ACO’s, CMS, and ‘Tea Leaves’

Not sure what the latest count is on the comments to the ACO NPRM, see submitted comments on anti-trust enforcement, here, but amidst the range of direct commentary, and downstream banter, the following read is proferred: the stakeholder community (broadly cast) is rather, uh hum, ‘engaged’.

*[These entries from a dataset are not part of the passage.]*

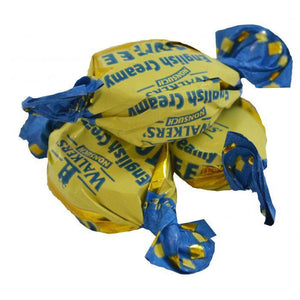 English Creamy Toffees Bag 200g - The Bath Sweet Shop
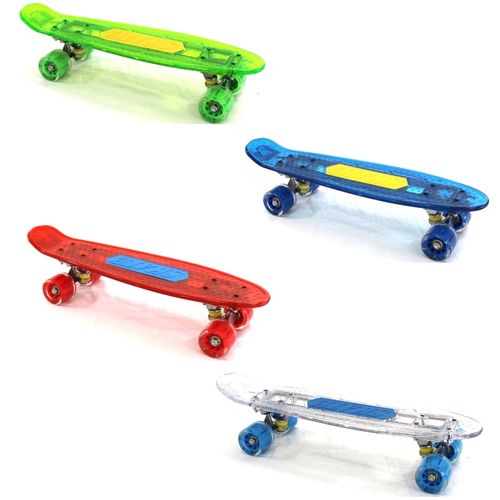 Skateboard Led 22", Sorto slika 1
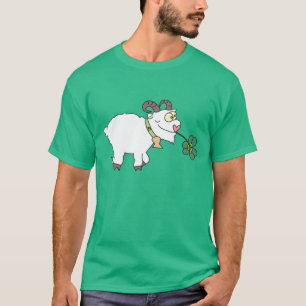 Humoristiska T-tröja för dag för tecknadget T-shirt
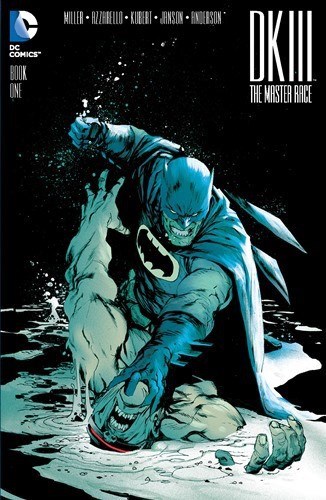 DARK KNIGHT III: THE MASTER RACE #1-BAM!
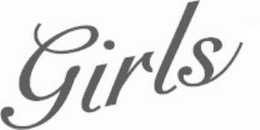 GIRLS trademark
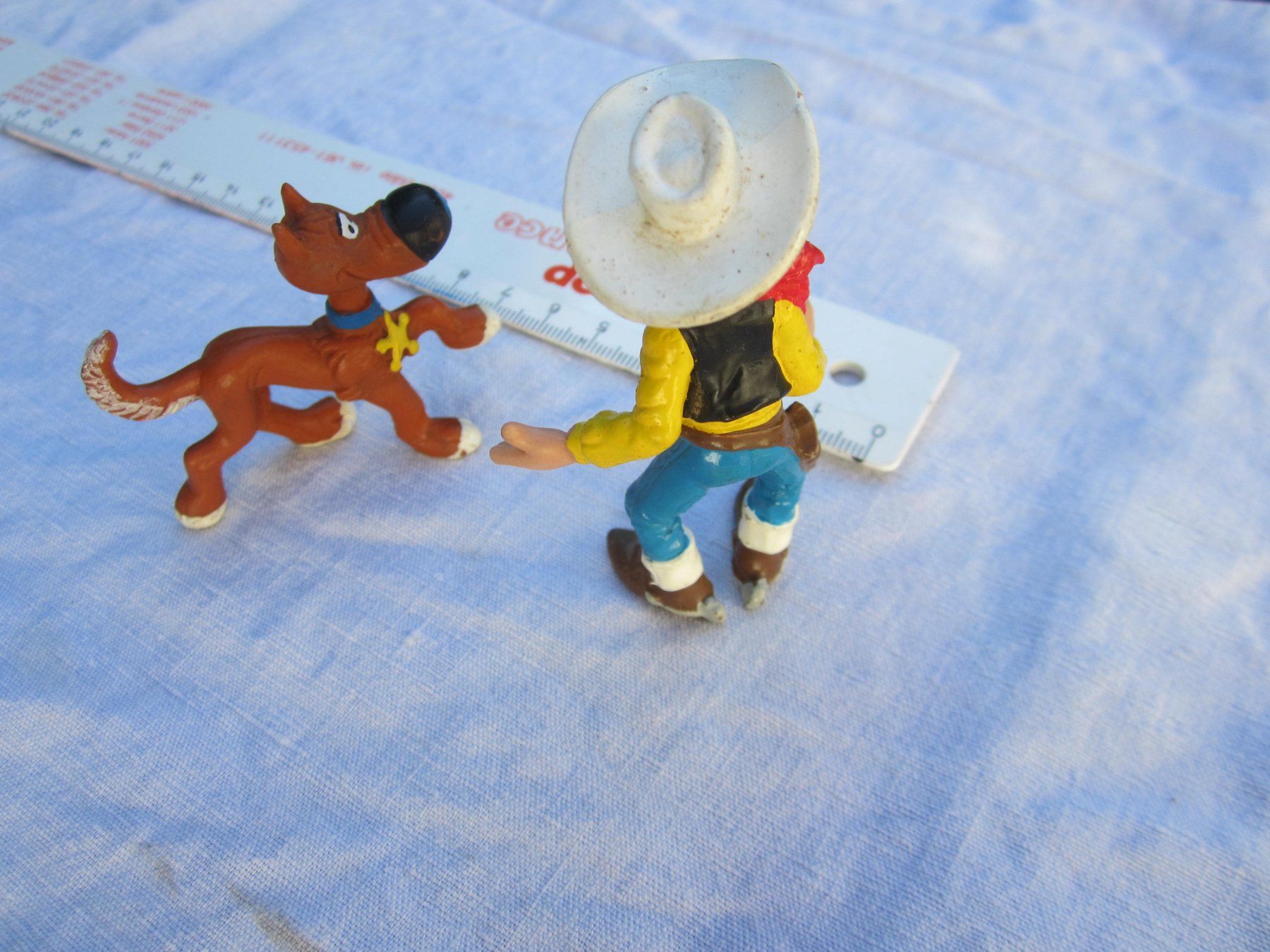 Giocattoli: Figurine Lucky Luke – Nuovo (secondo la descrizione) da Tramelan venduto da Tors 2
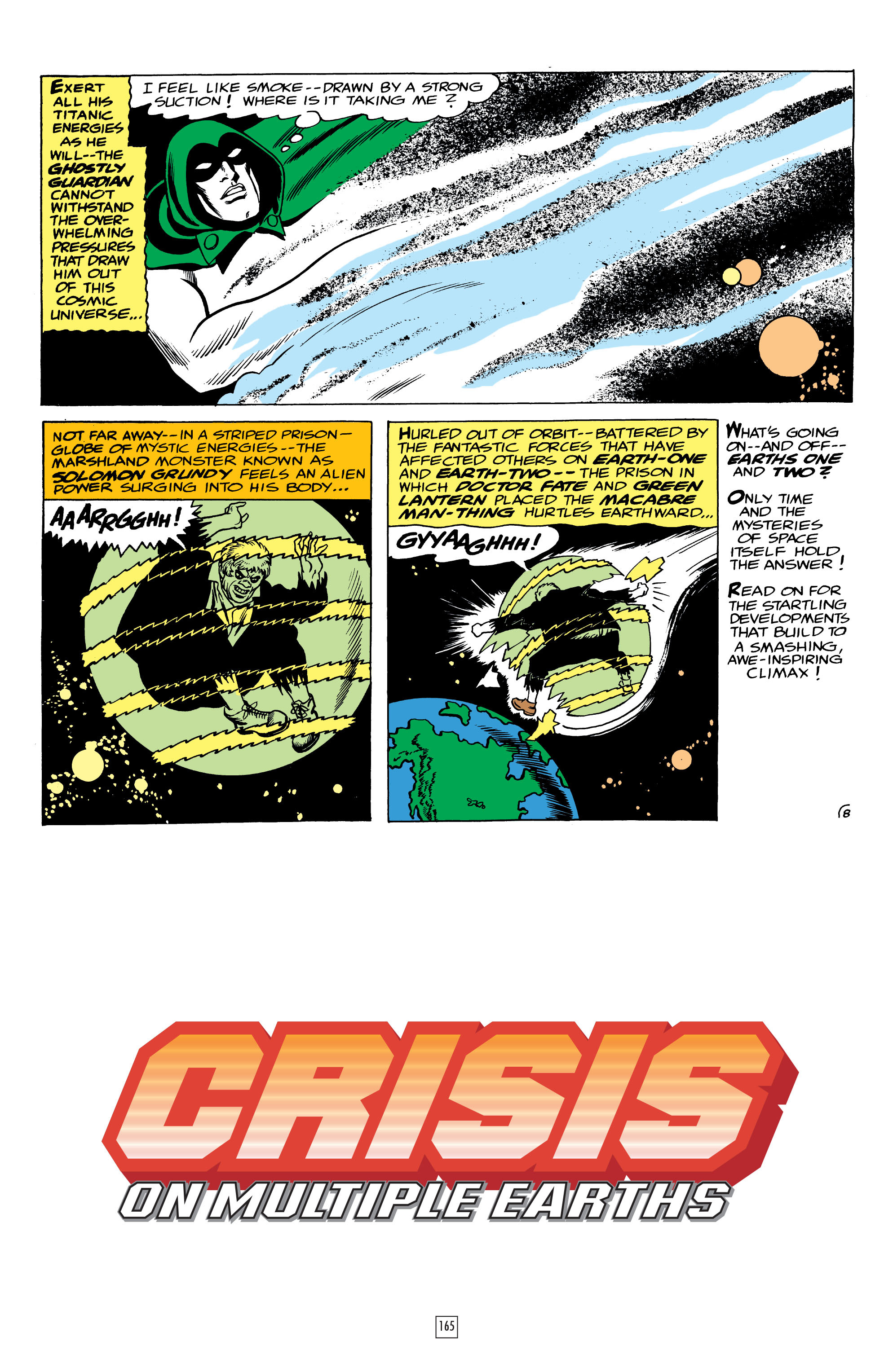 Read online Crisis on Multiple Earths comic -  Issue # TPB 1 - 166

It’s been said, the opposite of love is not hate, but ‘indifference’. Extrapolating here, the fact that every healthcare special interest group from providers, to payers, to their channel partners and/or intermediaries, is now on record either in favor or, or opposed to specific provisions or principles the ACO rule and sequelae, ie., Pioneer Model et al add ons, there is no shortage on conversation on ACO’s. The pro-rule, pro shared governance and patient centered indicators consumer voice is reflected here.

Advantage CMS?

Having listened to, interviewed, and generally followed engaged peeps in the ACO conversation including CMS, my sense is our ‘transformationally inclined’ friends in DC are both encouraged and hopeful with the process. Rather than retrenching or feeling overwhelmed by the level discourse, or perceived need to retool their approach, my sense of their thinking is ‘isn’t it great we have so much engagement in the process?’

Since we’ve been at this ‘bend the cost curve’ and improve quality by minimizing variance and promoting evidence based medicine, via a series of acronyms too lengthy to mention, truth be told, we have collectively failed. The rapacious appetite of the healthcare borg is alive and well. The percent of GDP we consume remains on it’s unsustainable and upward trend.

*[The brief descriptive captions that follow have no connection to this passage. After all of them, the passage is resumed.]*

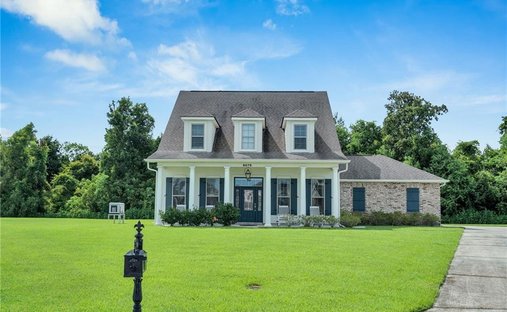 House in Westwego, Louisiana, United States 1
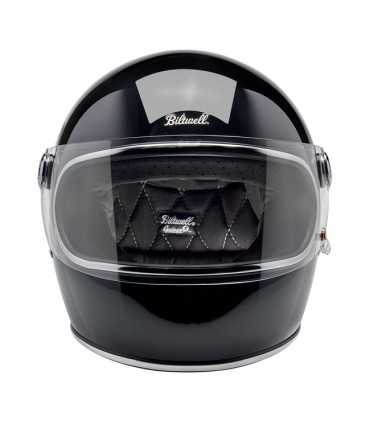 Casco Biltwell Gringo S metallic gloss black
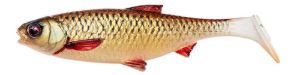 Swimbaits di colore Dirty Roach del prodotto Savage Gear 3D River Roach Bulk di marca Savage Gear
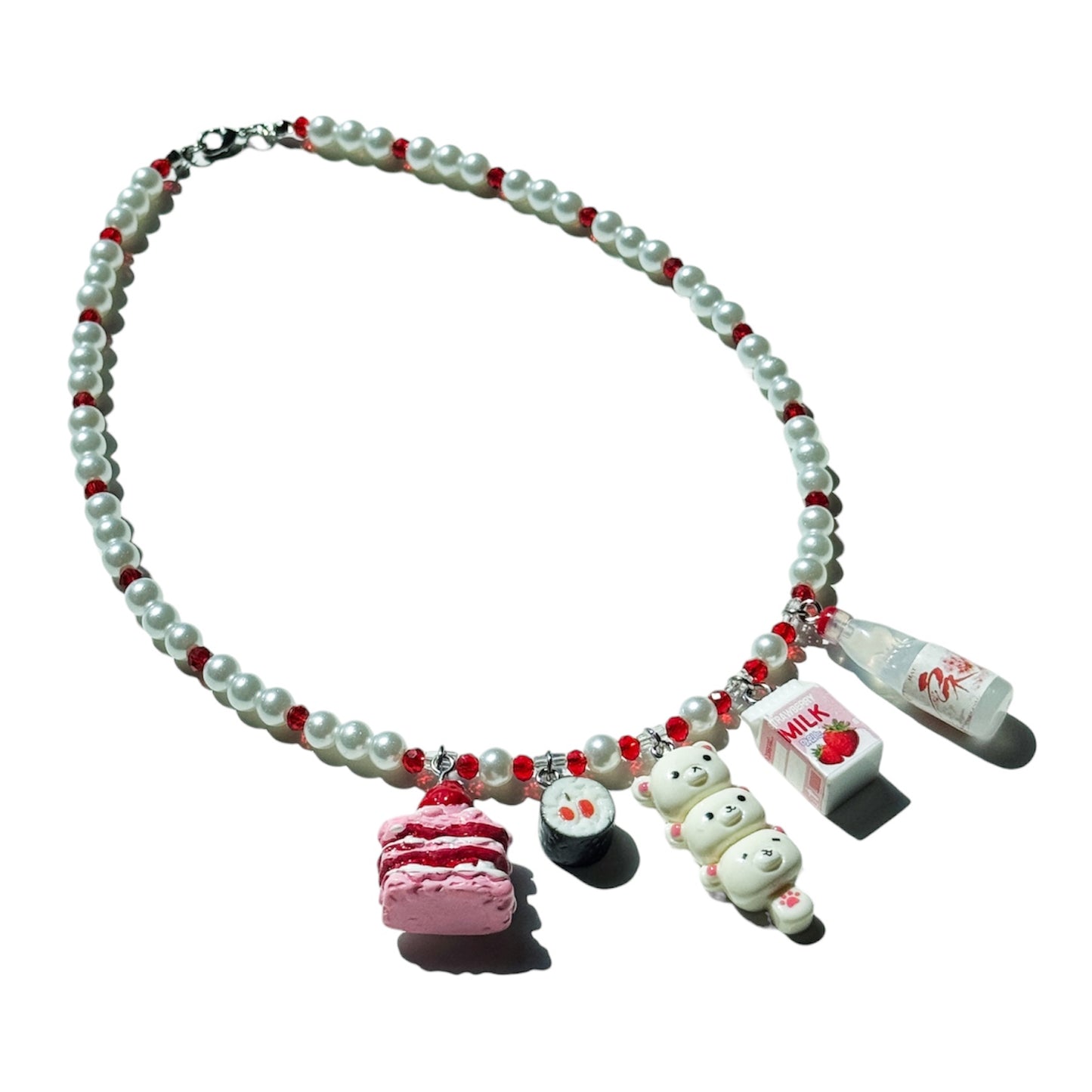 Collar Ichigo Candy Dream 🍓🍬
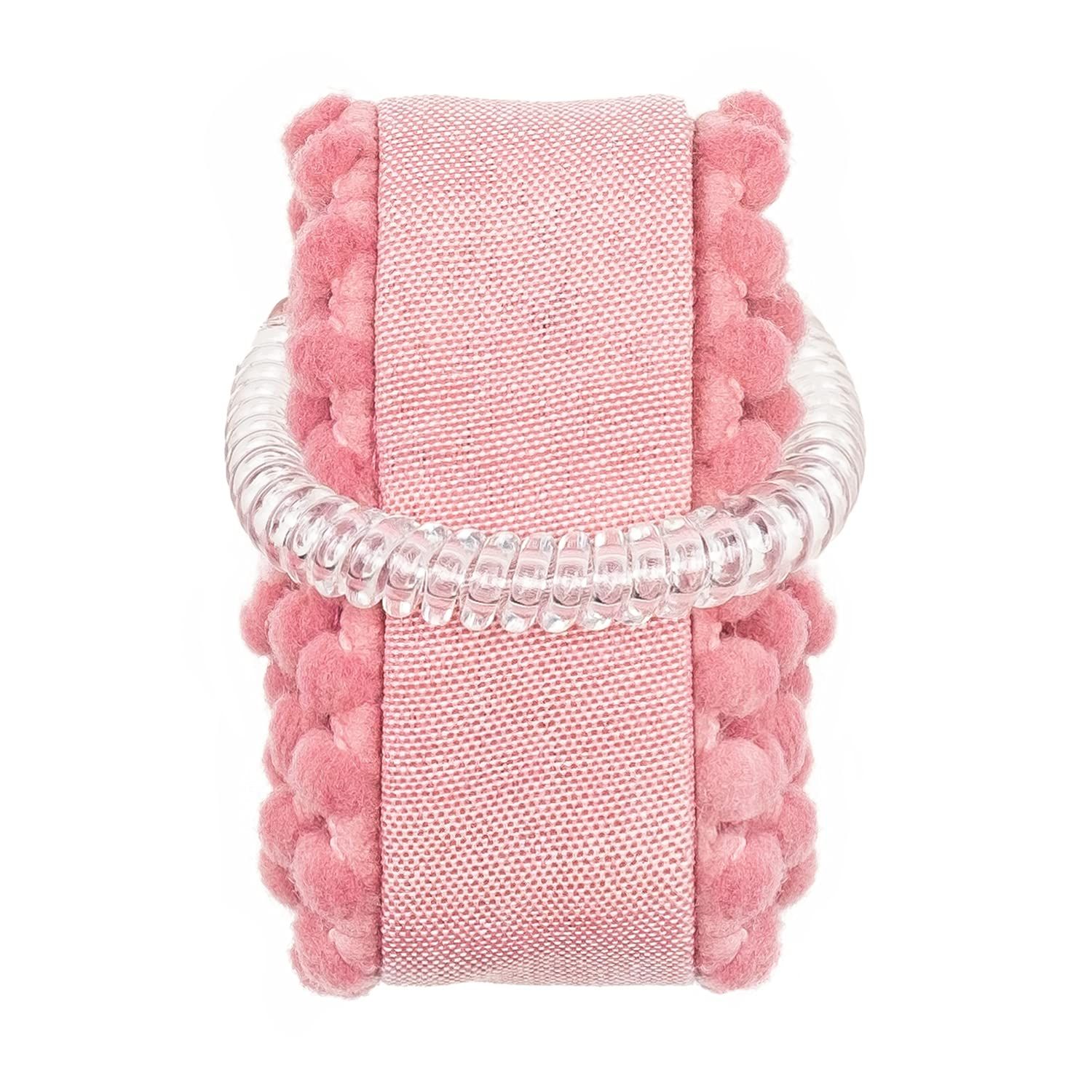 Invisibobble Wrapstar Flores & Bloom - Anello per capelli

ACO’s whether in principle or operational terms (yet to be finalized) are here to stay. The transformational imperative is perhaps more acute than ever in the 30 years that I have been engaged in the drama, dating back to the ‘office of alternative delivery systems’ in HCFA.

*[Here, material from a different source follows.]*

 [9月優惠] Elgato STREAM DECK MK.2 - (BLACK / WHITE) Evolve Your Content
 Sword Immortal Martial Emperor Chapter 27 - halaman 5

The time is now. Rather than find ways to point fingers, sit on sidelines or otherwise contribute copy to the ‘naysayer echo machine’, let’s be about the continuing business of transformation. The ‘event horizon’ is in sight, i.e., when GDP hits 20%, the private sector will be kicked out of the sandbox and Government will issue a top down remedy, no doubt anathema to our pluralistic commitment to public/private partnership solutions.